Surat Pernyataan Hibah Tanah adalah surat resmi yang digunakan untuk menyatakan bahwa pemilik tanah dengan sukarela dan tanpa imbalan memberikan hak kepemilikan atas tanahnya kepada pihak lain. Surat ini memiliki fungsi sebagai bukti sah bahwa hibah tanah telah dilakukan dengan kemauan yang jelas dan tanpa tekanan dari pihak manapun.
[Alamat Pengirim]
[Tempat, Tanggal]
Kepada Yth,
[Badan Penerima Hibah]
[Alamat Badan Penerima Hibah]
Dengan hormat,
Yang bertanda tangan di bawah ini:
Nama: [Nama Pemberi Hibah]
Alamat: [Alamat Pemberi Hibah]
Nomor Telepon: [Nomor Telepon Pemberi Hibah]

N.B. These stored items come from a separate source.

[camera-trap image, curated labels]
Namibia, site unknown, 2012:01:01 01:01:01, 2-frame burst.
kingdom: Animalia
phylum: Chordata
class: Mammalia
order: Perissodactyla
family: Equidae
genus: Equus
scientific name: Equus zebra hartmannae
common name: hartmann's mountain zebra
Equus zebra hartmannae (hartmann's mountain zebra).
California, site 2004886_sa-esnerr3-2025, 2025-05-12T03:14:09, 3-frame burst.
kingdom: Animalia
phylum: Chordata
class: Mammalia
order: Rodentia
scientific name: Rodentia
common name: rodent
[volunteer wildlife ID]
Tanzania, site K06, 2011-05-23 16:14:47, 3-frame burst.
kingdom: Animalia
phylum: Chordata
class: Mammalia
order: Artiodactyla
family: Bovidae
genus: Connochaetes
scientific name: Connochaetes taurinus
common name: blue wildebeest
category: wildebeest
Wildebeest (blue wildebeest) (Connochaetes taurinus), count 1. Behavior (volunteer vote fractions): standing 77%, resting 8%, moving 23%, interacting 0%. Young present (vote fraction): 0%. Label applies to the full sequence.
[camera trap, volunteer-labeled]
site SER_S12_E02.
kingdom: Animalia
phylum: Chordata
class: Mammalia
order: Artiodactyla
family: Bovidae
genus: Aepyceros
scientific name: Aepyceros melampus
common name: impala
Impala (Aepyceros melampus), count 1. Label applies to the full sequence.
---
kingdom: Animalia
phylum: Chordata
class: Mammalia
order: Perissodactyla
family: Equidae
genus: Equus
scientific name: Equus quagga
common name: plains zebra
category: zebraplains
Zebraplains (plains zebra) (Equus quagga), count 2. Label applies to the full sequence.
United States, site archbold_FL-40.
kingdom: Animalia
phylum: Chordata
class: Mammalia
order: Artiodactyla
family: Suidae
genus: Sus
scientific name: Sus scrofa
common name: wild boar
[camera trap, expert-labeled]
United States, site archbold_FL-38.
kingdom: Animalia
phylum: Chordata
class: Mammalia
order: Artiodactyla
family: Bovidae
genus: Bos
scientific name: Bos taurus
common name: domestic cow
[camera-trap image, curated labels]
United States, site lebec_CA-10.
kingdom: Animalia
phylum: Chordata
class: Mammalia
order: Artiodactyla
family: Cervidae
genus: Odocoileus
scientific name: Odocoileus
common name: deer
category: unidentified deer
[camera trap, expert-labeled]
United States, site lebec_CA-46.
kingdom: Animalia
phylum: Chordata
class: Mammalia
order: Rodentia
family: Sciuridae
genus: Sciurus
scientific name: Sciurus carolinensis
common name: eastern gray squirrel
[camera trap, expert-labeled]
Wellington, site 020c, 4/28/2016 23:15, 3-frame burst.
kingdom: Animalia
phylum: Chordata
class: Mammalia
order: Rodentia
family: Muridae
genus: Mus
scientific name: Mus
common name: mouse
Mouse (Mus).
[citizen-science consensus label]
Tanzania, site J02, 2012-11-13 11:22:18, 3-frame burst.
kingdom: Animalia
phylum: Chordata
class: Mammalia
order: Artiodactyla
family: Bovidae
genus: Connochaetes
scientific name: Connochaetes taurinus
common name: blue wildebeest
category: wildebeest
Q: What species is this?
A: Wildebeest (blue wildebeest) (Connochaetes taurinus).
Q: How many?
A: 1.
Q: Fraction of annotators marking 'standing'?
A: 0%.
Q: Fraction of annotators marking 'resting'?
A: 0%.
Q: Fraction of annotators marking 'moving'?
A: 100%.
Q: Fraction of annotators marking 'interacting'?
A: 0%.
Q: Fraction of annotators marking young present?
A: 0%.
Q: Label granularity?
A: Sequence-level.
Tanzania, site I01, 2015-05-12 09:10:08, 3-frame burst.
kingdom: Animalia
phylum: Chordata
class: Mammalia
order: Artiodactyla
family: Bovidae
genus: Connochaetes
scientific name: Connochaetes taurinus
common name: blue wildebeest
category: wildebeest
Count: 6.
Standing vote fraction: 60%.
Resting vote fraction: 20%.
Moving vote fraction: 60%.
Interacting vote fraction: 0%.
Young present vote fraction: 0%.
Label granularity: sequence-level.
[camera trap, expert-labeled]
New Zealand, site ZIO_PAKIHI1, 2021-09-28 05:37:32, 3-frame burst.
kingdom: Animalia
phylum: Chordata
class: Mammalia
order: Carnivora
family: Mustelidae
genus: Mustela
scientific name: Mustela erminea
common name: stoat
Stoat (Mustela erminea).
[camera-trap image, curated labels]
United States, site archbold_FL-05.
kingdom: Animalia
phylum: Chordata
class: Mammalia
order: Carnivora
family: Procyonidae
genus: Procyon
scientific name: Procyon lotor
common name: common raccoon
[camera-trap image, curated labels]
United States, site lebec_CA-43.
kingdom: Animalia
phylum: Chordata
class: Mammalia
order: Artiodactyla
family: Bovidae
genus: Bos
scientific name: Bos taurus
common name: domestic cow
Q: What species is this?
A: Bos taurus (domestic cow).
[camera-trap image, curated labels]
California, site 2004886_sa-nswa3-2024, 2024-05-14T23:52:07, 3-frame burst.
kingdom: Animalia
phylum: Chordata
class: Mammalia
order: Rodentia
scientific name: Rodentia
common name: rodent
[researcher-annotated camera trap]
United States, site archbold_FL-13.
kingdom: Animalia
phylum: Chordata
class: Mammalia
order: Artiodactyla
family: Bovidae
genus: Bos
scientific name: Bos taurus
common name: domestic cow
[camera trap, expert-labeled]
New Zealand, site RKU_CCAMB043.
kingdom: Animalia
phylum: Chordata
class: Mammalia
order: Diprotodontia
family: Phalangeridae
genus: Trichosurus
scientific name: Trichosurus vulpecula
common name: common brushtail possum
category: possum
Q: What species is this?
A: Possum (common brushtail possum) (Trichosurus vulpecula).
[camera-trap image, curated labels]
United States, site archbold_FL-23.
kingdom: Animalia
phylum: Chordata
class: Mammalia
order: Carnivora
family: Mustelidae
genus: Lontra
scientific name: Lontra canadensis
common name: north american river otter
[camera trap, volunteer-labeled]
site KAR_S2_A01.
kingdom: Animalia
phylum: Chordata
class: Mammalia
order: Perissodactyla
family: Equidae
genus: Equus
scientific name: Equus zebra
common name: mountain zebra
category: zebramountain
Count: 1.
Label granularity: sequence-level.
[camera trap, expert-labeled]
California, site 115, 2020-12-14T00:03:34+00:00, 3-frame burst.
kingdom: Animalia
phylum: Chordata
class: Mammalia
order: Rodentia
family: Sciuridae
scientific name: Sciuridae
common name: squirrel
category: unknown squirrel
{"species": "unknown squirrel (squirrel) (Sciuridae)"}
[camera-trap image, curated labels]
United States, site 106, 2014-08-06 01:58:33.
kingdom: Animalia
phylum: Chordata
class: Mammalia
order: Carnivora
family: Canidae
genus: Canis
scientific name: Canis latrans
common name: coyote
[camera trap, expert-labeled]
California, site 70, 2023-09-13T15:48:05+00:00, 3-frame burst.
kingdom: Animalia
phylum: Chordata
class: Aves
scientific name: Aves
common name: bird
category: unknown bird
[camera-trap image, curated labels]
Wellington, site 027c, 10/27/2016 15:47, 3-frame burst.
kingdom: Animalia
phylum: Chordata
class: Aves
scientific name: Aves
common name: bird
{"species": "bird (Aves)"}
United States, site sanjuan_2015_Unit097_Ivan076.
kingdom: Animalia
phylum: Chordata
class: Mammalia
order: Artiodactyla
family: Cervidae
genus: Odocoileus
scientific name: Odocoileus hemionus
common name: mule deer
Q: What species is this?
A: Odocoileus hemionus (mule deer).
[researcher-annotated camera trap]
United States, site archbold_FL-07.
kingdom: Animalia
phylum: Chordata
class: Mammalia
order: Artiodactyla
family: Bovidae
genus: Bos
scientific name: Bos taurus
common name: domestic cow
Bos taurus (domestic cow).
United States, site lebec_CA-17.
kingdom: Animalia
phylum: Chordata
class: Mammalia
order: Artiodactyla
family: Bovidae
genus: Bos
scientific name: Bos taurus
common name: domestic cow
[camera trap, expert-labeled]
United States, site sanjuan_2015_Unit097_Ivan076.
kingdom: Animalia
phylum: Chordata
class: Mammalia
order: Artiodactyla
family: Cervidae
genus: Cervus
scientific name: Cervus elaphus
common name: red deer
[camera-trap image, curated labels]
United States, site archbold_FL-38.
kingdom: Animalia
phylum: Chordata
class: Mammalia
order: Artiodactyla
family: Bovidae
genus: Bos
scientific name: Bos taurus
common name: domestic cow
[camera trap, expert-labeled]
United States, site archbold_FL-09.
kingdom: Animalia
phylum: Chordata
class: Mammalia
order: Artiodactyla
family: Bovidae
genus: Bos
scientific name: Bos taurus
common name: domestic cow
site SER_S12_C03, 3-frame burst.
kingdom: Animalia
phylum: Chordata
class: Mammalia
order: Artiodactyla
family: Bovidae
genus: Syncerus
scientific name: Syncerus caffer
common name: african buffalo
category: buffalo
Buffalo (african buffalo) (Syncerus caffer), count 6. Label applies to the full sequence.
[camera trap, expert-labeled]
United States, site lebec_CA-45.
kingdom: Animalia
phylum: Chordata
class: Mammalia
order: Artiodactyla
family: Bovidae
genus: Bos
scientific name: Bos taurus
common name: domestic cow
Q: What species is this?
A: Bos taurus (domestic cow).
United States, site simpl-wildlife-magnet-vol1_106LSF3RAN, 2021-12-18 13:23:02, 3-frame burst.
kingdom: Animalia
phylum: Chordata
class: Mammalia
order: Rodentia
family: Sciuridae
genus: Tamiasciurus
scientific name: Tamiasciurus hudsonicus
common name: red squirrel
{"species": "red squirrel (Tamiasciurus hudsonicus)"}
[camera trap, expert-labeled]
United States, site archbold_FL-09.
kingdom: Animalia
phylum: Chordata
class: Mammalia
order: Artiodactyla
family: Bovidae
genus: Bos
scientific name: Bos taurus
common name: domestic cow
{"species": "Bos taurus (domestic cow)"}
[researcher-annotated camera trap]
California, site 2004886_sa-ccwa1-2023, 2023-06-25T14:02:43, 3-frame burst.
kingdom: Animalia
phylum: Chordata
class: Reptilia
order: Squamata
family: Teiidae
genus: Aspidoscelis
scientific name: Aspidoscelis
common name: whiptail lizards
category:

Dalam hal ini saya, [Nama Pemberi Hibah], dengan ini menyatakan dengan tegas bahwa kami menghibahkan sebidang tanah dengan detail sebagai berikut:
Lokasi Tanah:
Alamat: [Alamat Lengkap Tanah]
Luas Tanah: [Luas Tanah dalam meter persegi]
Nomor Sertifikat: [Nomor Sertifikat Tanah]
Tanah tersebut kami hibahkan kepada [Badan Penerima Hibah] untuk kepentingan yang dianggap perlu dan terkait dengan tujuan misi [Badan Penerima Hibah]. Hibah ini diberikan tanpa syarat apapun dan sepenuhnya atas kehendak kami.
Dengan surat pernyataan ini, kami membebaskan seluruh hak-hak kami atas tanah yang dihibahkan, termasuk hak kepemilikan, penggunaan, dan pemindahbukuan tanah. Kami juga menjamin bahwa tanah ini bebas dari segala beban hukum, utang, dan sengketa yang belum terselesaikan.
Demikianlah surat pernyataan hibah ini kami sampaikan. Semoga hibah ini dapat memberikan manfaat yang besar bagi [Badan Penerima Hibah] dan masyarakat luas.
Hormat kami,
[Nama Pemberi Hibah]
[TTD Pemberi Hibah]
Dalam membuat Surat Pernyataan Hibah Tanah, hal penting yang perlu diperhatikan adalah menyebutkan identitas pihak yang memberi hibah dan pihak yang menerima hibah dengan jelas serta mencantumkan secara rinci luas dan batas tanah yang dihibahkan. Selain itu, juga perlu memperhatikan penggunaan bahasa yang jelas, lugas, dan tidak meninggalkan tafsiran ganda agar surat tersebut sah dan dapat digunakan sebagai bukti secara hukum.
Dalam membuat Surat Pernyataan Hibah Tanah, perlu dihindari penggunaan bahasa yang ambigu atau tidak jelas, serta menghindari informasi yang tidak relevan atau tidak penting guna menjaga kejelasan dan keaslian isi surat tersebut.